_Listed entries_:
-- BEGIN --

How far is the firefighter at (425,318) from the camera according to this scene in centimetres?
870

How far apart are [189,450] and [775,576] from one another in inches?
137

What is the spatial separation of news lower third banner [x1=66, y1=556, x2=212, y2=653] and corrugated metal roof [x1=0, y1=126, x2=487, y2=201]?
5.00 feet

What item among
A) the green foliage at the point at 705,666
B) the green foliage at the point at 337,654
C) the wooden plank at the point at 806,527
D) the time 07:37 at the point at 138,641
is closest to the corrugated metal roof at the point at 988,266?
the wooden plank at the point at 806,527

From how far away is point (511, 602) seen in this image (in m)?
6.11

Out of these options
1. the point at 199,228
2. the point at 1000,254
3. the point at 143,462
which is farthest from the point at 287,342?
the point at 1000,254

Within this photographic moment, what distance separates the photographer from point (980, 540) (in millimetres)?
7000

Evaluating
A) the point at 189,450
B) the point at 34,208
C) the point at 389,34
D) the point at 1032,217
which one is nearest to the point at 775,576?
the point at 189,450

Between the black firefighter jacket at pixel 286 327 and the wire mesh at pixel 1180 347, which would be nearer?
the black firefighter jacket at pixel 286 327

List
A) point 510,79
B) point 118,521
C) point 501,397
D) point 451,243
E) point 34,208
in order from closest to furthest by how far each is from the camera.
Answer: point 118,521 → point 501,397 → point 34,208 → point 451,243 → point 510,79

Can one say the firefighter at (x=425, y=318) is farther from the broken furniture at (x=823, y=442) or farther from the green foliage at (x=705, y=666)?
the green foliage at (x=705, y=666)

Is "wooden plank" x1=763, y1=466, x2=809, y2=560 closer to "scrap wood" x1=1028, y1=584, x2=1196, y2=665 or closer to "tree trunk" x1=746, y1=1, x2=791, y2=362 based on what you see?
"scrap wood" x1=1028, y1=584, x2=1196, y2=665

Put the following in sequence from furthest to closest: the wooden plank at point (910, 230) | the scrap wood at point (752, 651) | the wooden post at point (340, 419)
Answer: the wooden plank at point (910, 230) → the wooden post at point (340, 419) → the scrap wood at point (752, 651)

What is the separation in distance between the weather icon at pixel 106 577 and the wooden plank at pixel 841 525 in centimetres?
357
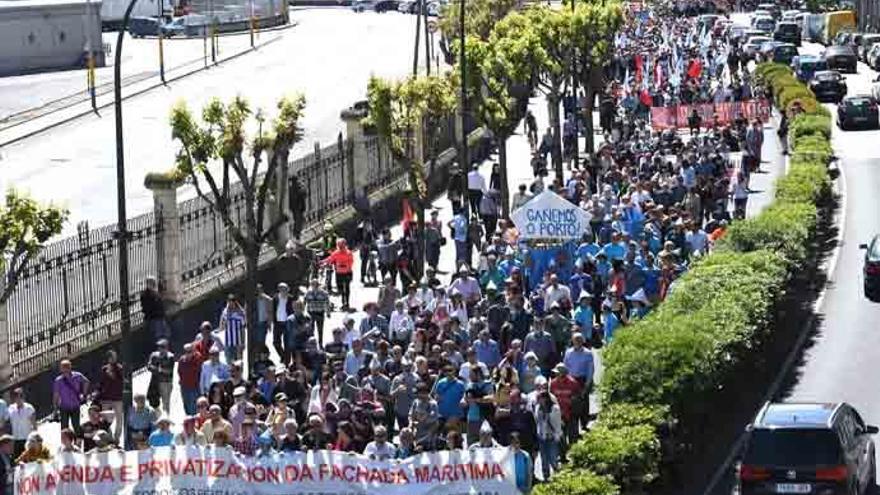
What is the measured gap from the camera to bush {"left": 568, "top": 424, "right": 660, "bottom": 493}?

-- END --

_Task to carry out_:
Rewrite all of the records above as a numbered list, leaving out the blank lines and the pictures.

_Complete answer_:
1. How far is the firefighter at (425,318) from the camera according to this scene in centimetres?
2. 870
3. How far apart are [189,450] and [775,576] from one another in inches?
4. 137
5. What is the spatial separation of news lower third banner [x1=66, y1=556, x2=212, y2=653] and corrugated metal roof [x1=0, y1=126, x2=487, y2=201]?
6. 5.00 feet
7. What item among
8. A) the green foliage at the point at 705,666
9. B) the green foliage at the point at 337,654
10. C) the wooden plank at the point at 806,527
11. D) the time 07:37 at the point at 138,641
12. is closest to the corrugated metal roof at the point at 988,266?
13. the wooden plank at the point at 806,527
14. From how far away is point (511, 602) seen in this image (in m)?
15. 6.11
16. Out of these options
17. 1. the point at 199,228
18. 2. the point at 1000,254
19. 3. the point at 143,462
20. which is farthest from the point at 287,342?
21. the point at 1000,254
22. Within this photographic moment, what distance separates the photographer from point (980, 540) (in millimetres)?
23. 7000
24. Evaluating
25. A) the point at 189,450
26. B) the point at 34,208
27. C) the point at 389,34
28. D) the point at 1032,217
29. which one is nearest to the point at 775,576?
30. the point at 189,450
31. Between the black firefighter jacket at pixel 286 327 and the wire mesh at pixel 1180 347, which would be nearer?
32. the black firefighter jacket at pixel 286 327
33. List
34. A) point 510,79
35. B) point 118,521
36. C) point 501,397
37. D) point 451,243
38. E) point 34,208
39. in order from closest to furthest by how far each is from the camera.
40. Answer: point 118,521 → point 501,397 → point 34,208 → point 451,243 → point 510,79
41. Can one say the firefighter at (x=425, y=318) is farther from the broken furniture at (x=823, y=442) or farther from the green foliage at (x=705, y=666)?
42. the green foliage at (x=705, y=666)
43. Is "wooden plank" x1=763, y1=466, x2=809, y2=560 closer to "scrap wood" x1=1028, y1=584, x2=1196, y2=665 or closer to "tree trunk" x1=746, y1=1, x2=791, y2=362 based on what you see?
44. "scrap wood" x1=1028, y1=584, x2=1196, y2=665
45. Put the following in sequence from furthest to closest: the wooden plank at point (910, 230) | the scrap wood at point (752, 651) | the wooden post at point (340, 419)
46. Answer: the wooden plank at point (910, 230) → the wooden post at point (340, 419) → the scrap wood at point (752, 651)
47. What is the separation in distance between the weather icon at pixel 106 577 and the wooden plank at pixel 841 525 in centimetres?
48. 357
49. What is the measured gap from the camera to bush {"left": 568, "top": 424, "right": 660, "bottom": 493}?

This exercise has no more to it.